▶ [Page text]:
Sometimes, and less often every year. A handful of states let documented child care experience partially or fully satisfy credential requirements for certain roles, mostly assistant teachers and aides. The experience-only path is almost always narrower than the education path, and it is shrinking as states tighten qualification floors under CCDF quality pressure.

In practice it looks like this. Ohio has historically counted documented years of experience toward director qualifications when combined with training hours, even without a CDA or degree [4]. Some states carry a grandfathering clause for staff hired before a set regulatory change date.

For lead teachers in licensed centers serving CCDF subsidy children, pure experience substitutions are getting rare. The direction of the regulation has been toward some formal education, even if not a full CDA, because experience-only paths are hard to standardize for quality reporting.

My honest take: if a staff member is riding an experience exemption, find out whether that exemption has an expiration or grandfather date attached. Several states phased these out with two- to three-year transition windows, and operators who assumed their long-tenured staff was permanently grandfathered got caught flat at renewal.

How do CDA equivalents affect hiring decisions for daycare operators?

This is where the abstraction turns into money. If your state requires lead teachers to hold a CDA or equivalent and you hire someone with an associate degree in ECE, document that the degree meets the equivalent standard before their first day, not after an inspection. Keep the state regulation that defines the equivalency in the personnel file, right next to the transcript.

The cost comparison is stark. The CDA requires 120 clock hours of professional development, an early childhood course taught by a verified instructor, a professional portfolio, and a written exam. Total cost, coursework plus exam, runs roughly $425 to $1,500 depending on what a candidate still needs [1]. An associate degree from a community college runs $3,000 to $15,000 in tuition, but it usually places the holder at a higher QRIS level, which can raise your subsidy reimbursement rate.

For home daycare operators the math shifts, because you are often the only staff member. If your state accepts 12 credit hours in child development as a CDA equivalent, four community college courses can be cheaper and faster than the full CDA. The CDA still has one real advantage: its portfolio process forces documentation habits that improve practice, so there is a non-regulatory reason to pursue it even when nobody is making you.

ChildCareComp's compliance toolkit includes a state-by-state equivalency reference that maps credential levels to licensing, QRIS, and CCDF requirements, which saves research time when you onboard new staff.

See also: Daycare center: what it is, what it costs, how it's licensed for how staff qualification requirements fit the broader licensing picture.

What happens if a staff member's credential is accepted in one state but not another?

There is no interstate reciprocity system for CDA equivalents. Each state licensing office makes its own call. The national CDA from the Council for Professional Recognition is the closest thing to a portable early childhood credential in the country. The Council states the CDA is "recognized in all 50 states, U.S. Territories, the District of Columbia, on military installations worldwide" [1]. A state-issued certificate, a workforce registry credential, or coursework accepted in one state may need re-evaluation when a provider or staff member relocates.

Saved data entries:
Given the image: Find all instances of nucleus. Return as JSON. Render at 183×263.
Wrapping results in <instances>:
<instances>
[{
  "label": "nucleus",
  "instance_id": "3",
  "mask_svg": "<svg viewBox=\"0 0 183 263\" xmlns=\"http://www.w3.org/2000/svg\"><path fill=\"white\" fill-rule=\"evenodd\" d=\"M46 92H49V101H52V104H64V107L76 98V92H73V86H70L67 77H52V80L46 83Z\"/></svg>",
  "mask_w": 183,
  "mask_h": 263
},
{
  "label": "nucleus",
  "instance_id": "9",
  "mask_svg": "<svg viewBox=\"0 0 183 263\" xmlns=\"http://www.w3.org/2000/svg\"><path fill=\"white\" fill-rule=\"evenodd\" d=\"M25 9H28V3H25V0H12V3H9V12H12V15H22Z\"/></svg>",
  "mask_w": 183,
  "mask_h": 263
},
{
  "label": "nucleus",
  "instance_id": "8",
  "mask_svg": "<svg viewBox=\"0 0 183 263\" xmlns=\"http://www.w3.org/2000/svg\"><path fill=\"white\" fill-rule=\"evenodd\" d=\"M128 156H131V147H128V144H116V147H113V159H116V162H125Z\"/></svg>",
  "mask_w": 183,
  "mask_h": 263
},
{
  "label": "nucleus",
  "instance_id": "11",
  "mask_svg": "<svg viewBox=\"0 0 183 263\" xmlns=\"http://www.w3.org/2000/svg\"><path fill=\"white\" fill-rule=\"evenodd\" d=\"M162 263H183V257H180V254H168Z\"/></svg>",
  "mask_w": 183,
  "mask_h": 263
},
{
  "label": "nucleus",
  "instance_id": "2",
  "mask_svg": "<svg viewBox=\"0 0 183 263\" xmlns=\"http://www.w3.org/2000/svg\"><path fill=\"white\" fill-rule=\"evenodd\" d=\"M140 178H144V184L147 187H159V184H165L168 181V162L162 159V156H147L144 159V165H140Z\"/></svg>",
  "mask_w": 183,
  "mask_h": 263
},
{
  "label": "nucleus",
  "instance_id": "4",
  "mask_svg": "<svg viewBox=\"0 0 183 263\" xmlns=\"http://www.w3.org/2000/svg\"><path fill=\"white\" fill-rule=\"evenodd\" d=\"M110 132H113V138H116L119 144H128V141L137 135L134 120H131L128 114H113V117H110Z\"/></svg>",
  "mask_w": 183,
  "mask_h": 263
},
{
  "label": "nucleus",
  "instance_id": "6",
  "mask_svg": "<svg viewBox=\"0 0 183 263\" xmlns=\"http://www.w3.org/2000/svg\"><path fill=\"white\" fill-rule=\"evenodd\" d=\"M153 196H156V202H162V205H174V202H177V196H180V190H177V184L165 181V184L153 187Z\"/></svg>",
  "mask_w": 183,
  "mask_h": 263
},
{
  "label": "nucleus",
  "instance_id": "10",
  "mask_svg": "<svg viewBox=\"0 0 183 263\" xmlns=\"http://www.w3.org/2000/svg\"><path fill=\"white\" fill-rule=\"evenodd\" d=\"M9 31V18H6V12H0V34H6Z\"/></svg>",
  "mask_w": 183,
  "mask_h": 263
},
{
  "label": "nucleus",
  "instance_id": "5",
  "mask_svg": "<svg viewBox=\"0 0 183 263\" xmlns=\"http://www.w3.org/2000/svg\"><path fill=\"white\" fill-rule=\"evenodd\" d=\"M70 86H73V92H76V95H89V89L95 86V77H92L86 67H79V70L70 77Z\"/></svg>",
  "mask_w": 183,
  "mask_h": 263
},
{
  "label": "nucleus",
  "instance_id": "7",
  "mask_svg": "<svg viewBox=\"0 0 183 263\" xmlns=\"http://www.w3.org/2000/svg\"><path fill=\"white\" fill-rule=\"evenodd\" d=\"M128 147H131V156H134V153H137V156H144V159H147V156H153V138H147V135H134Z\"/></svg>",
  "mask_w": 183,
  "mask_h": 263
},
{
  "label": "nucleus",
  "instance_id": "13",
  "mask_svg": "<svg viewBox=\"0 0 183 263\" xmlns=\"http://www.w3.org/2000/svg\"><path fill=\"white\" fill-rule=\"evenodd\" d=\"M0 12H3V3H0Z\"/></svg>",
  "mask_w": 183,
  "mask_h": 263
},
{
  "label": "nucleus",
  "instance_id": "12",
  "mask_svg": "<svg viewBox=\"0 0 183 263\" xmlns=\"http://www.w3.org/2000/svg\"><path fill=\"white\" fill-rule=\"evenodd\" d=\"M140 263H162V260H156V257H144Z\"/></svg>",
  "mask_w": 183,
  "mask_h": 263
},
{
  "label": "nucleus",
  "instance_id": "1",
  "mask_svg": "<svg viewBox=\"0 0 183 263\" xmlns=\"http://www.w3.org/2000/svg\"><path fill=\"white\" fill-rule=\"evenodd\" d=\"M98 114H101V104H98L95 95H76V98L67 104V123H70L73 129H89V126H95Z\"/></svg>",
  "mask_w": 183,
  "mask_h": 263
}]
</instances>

▶ [Tasks to perform]:
[a] Decide whether each statement agrees with the passage on child care staff credentials, answering yes or no and quoting the words that settle it: (i) the CDA requires 120 clock hours of professional development; (ii) states share an interstate reciprocity system for CDA equivalents; (iii) Ohio has counted experience toward director qualifications only for staff who hold a CDA.
[b] Reproduce, word for word, everything in the passage on child care staff credentials from "My honest take: if" down to "flat at renewal.".

▶ [Worked solutions]:
[a]
(i) Yes: "The CDA requires 120 clock hours of professional development"
(ii) No: "There is no interstate reciprocity system for CDA equivalents."
(iii) No: "even without a CDA or degree"

[b]
My honest take: if a staff member is riding an experience exemption, find out whether that exemption has an expiration or grandfather date attached. Several states phased these out with two- to three-year transition windows, and operators who assumed their long-tenured staff was permanently grandfathered got caught flat at renewal.